Christian Reis lives here

I know you know. But well, just in case you forgot..

Since 2004, I've been actively involved in development of Launchpad, and in 2005 I became application manager for the project, together with Steve Alexander. These days I lead a team of over 30 people at Canonical working on building a platform for the future of open source development and collaboration.

In 2003, I somehow managed an MSc degree from USP São Carlos, where I wrangled out my dissertation on defining a Process Model for Free Software Projects. My MSc project is described in two long documents (in portuguese). I graduated in Computer Engineering from UFSCar in 1997, though most of that time evaporated into swimming pools and bike trails.

A couple of years ago (just as I had decided I wanted nothing to do with computers) I discovered Free Software and Unix, and I've been working on both ever since then. I've contributed to dozens of free software projects, and I am currently an active developer for Bugzilla, PyGTK, ZODB, Kiwi and IndexedCatalog. I've worked with Web development (who hasn't?) and Usability, additionally, in the past years.

I am a partner at Async Open Source, a company that provides development and consulting services focused on on Free Software. I helped found Async in early 1999.

When I'm not pretending to be a software engineering manager I engage in outdoor sports, travelling, language and vain philosophy. I've raced mountain bikes for a couple of years now, and from 1999 to 2003 I raced a number of national-level adventure races, including the multi-day EMA 2000 and 2001.

Getting in touch with me

Online: Homepage (~kiko)

[Saved data entries]
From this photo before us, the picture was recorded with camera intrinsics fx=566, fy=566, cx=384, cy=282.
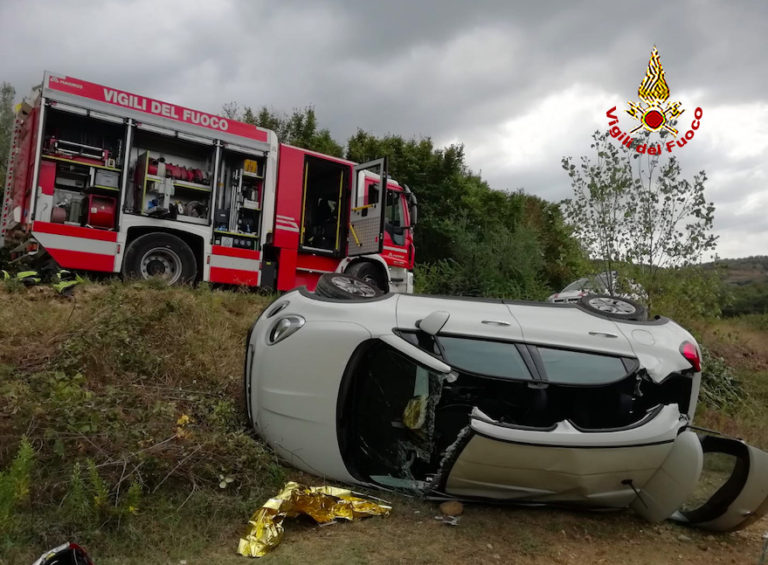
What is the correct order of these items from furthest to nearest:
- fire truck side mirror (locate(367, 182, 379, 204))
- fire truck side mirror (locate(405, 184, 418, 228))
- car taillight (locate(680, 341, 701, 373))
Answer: fire truck side mirror (locate(405, 184, 418, 228)) → fire truck side mirror (locate(367, 182, 379, 204)) → car taillight (locate(680, 341, 701, 373))

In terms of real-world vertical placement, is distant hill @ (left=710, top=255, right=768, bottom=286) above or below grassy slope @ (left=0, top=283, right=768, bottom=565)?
above

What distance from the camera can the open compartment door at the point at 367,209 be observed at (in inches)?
368

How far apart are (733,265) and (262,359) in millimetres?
7033

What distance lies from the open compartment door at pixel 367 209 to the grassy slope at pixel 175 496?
4.92 m

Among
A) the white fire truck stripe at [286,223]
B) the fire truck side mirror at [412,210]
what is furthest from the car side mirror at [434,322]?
the fire truck side mirror at [412,210]

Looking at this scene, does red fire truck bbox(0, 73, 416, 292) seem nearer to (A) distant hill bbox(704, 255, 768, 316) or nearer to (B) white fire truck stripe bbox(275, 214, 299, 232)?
(B) white fire truck stripe bbox(275, 214, 299, 232)

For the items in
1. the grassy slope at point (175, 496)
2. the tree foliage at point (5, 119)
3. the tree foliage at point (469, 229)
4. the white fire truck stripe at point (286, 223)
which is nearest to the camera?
the grassy slope at point (175, 496)

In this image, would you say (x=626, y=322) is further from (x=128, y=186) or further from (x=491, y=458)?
(x=128, y=186)

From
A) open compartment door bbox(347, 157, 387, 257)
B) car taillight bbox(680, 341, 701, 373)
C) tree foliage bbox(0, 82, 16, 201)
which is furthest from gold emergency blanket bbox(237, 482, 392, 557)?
tree foliage bbox(0, 82, 16, 201)

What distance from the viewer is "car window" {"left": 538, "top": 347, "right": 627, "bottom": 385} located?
3.36 m

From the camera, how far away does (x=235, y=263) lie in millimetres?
8570

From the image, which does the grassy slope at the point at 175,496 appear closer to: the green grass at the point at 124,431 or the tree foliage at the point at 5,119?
the green grass at the point at 124,431

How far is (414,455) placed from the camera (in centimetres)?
367

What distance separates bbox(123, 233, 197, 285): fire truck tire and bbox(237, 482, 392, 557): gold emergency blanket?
5303 millimetres
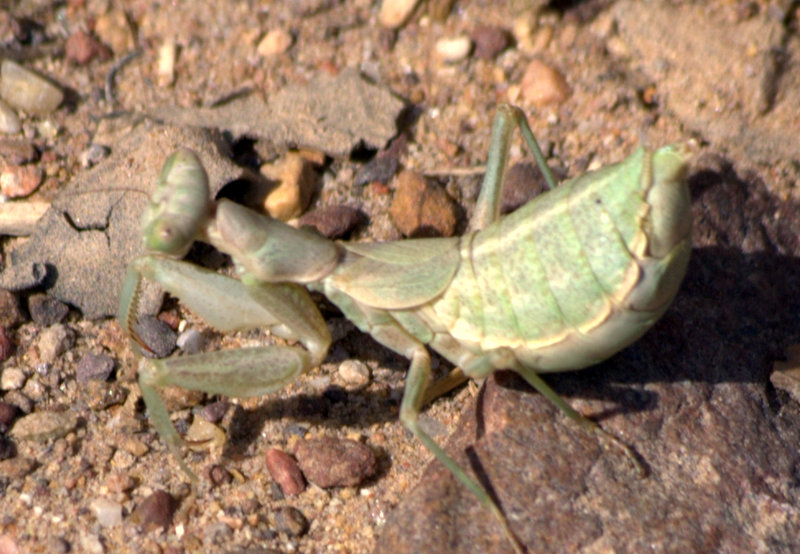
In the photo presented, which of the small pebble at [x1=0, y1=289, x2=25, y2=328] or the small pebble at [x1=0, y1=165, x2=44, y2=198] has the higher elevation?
the small pebble at [x1=0, y1=165, x2=44, y2=198]

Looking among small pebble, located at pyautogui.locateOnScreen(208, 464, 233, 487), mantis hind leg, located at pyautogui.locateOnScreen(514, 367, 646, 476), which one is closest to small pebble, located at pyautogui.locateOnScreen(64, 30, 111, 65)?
small pebble, located at pyautogui.locateOnScreen(208, 464, 233, 487)

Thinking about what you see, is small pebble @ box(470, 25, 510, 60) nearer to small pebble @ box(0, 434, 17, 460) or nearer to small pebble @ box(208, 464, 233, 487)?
small pebble @ box(208, 464, 233, 487)

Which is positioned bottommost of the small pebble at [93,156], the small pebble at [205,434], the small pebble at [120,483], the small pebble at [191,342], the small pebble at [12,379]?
the small pebble at [120,483]

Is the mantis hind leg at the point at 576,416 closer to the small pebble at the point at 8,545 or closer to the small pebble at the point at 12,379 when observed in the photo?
the small pebble at the point at 8,545

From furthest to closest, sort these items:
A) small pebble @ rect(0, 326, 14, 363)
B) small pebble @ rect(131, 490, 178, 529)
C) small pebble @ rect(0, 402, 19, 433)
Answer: small pebble @ rect(0, 326, 14, 363) → small pebble @ rect(0, 402, 19, 433) → small pebble @ rect(131, 490, 178, 529)

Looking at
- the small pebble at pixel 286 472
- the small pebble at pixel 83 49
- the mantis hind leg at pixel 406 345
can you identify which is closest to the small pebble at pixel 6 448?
the small pebble at pixel 286 472

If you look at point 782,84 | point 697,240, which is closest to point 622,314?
point 697,240
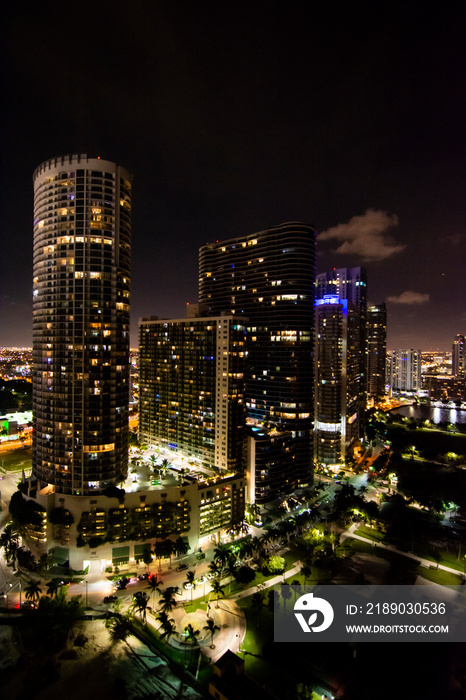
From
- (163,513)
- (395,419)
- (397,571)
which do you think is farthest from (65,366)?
(395,419)

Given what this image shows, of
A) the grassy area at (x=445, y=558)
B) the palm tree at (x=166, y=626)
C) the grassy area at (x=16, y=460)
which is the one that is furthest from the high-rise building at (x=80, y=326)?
the grassy area at (x=445, y=558)

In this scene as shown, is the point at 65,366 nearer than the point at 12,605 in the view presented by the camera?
No

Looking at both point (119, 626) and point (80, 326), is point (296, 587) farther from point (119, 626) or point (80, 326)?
point (80, 326)

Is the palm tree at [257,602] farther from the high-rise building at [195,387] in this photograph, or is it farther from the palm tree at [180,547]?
the high-rise building at [195,387]

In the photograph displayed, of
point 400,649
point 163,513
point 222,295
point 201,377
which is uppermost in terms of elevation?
point 222,295

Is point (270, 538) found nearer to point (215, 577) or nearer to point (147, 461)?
point (215, 577)

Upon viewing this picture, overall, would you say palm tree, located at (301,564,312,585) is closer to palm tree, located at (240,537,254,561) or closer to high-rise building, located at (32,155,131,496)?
palm tree, located at (240,537,254,561)

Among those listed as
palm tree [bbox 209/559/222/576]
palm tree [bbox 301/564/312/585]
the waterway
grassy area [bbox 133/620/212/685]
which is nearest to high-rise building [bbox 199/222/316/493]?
palm tree [bbox 301/564/312/585]
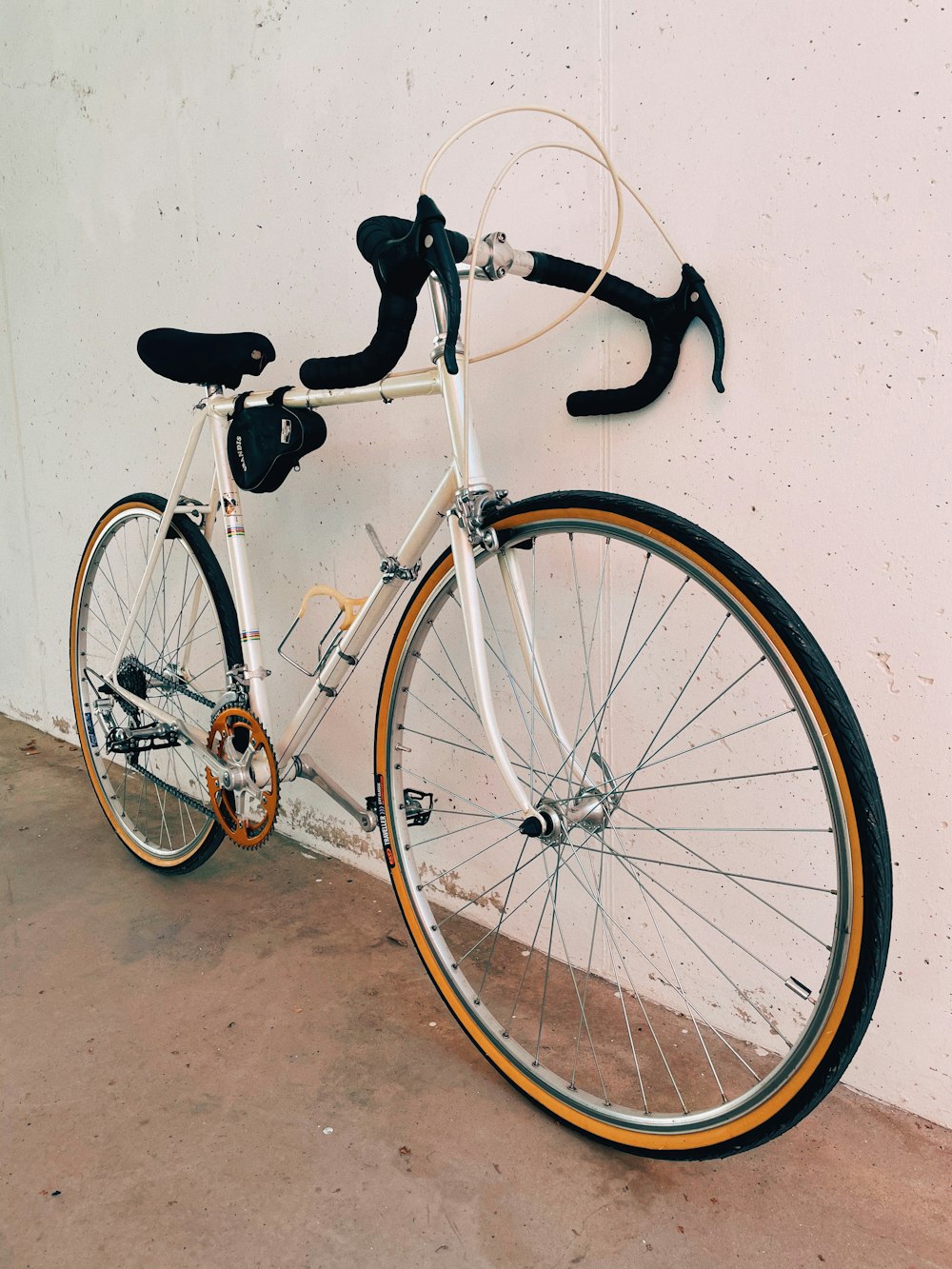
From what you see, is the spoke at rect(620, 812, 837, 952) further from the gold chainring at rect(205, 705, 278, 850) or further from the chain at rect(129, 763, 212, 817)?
the chain at rect(129, 763, 212, 817)

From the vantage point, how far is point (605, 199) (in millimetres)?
1428

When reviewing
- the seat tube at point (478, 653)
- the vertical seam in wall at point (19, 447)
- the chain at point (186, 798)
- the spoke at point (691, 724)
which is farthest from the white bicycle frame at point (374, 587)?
the vertical seam in wall at point (19, 447)

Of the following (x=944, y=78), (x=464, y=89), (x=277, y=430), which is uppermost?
(x=464, y=89)

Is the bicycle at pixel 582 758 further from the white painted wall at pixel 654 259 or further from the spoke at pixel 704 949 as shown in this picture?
the white painted wall at pixel 654 259

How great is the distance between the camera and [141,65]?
7.30 ft

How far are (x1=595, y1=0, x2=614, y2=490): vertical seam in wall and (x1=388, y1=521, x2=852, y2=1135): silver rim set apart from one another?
14 centimetres

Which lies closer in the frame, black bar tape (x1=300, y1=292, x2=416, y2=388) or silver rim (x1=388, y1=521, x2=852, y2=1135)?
black bar tape (x1=300, y1=292, x2=416, y2=388)

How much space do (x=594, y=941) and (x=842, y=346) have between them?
1057 mm

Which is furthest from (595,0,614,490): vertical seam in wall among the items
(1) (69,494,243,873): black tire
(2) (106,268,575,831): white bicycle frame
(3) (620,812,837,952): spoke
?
(1) (69,494,243,873): black tire

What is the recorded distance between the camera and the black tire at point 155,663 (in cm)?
194

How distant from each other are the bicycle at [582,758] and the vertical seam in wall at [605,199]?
4.4 inches

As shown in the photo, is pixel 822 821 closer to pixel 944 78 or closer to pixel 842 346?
pixel 842 346

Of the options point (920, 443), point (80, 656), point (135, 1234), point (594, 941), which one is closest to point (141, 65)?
point (80, 656)

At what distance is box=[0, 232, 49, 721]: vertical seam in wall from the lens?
287 centimetres
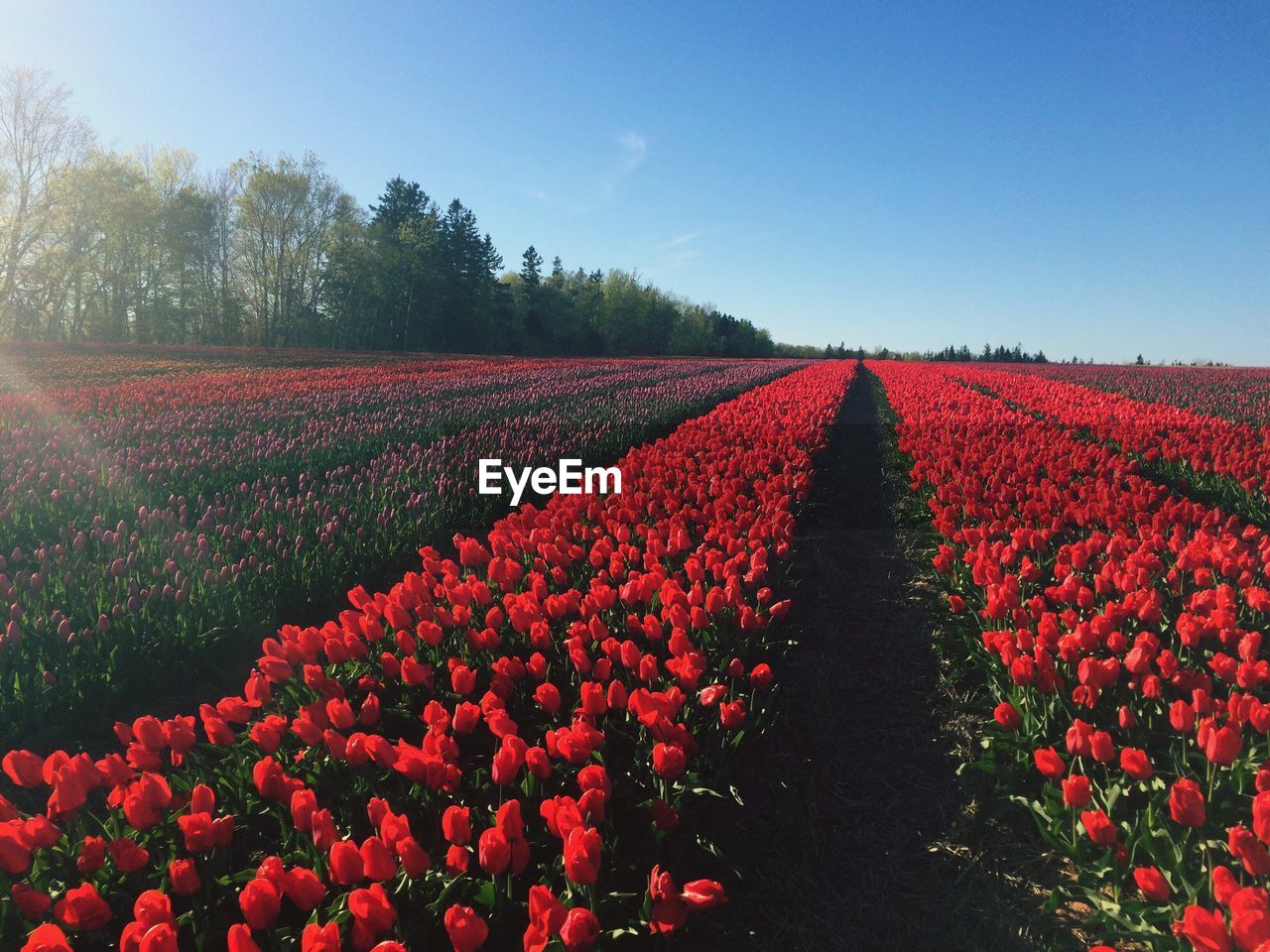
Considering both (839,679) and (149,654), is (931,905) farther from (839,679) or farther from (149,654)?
(149,654)

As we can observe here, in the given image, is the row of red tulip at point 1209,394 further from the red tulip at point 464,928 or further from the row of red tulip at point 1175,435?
the red tulip at point 464,928

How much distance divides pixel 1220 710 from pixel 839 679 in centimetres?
181

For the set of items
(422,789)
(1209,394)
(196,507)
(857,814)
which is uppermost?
(1209,394)

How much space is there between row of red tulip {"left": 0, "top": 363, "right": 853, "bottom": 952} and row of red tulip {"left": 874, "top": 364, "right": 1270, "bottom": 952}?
1.08m

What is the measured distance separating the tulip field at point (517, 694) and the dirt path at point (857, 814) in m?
0.15

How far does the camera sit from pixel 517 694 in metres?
2.67

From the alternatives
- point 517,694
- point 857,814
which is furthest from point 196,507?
point 857,814

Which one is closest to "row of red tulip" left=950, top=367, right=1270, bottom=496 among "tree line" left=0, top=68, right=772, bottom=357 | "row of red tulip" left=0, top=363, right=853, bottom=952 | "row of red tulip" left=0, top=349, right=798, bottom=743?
"row of red tulip" left=0, top=363, right=853, bottom=952

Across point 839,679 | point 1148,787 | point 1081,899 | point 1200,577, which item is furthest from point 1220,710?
point 839,679

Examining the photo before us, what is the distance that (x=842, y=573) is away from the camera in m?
5.66

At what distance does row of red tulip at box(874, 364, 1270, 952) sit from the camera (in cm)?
192

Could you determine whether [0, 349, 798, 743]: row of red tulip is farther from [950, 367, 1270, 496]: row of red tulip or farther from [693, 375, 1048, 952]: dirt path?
[950, 367, 1270, 496]: row of red tulip

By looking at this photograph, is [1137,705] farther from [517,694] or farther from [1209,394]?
[1209,394]

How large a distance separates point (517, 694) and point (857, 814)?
1562 mm
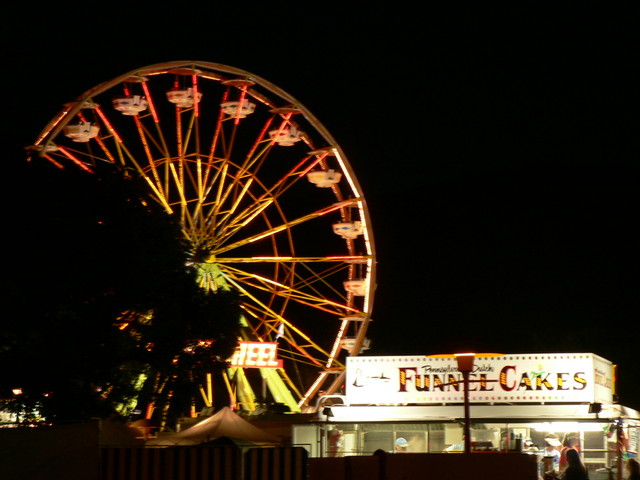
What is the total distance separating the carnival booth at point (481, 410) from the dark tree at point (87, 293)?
470 cm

▸ **WHAT YOU HAVE TO DO**
Please copy the stretch of the profile page from "In 2003, I somehow" through "and bike trails." word for word.

▸ **THE ANSWER**
In 2003, I somehow managed an MSc degree from USP São Carlos, where I wrangled out my dissertation on defining a Process Model for Free Software Projects. My MSc project is described in two long documents (in portuguese). I graduated in Computer Engineering from UFSCar in 1997, though most of that time evaporated into swimming pools and bike trails.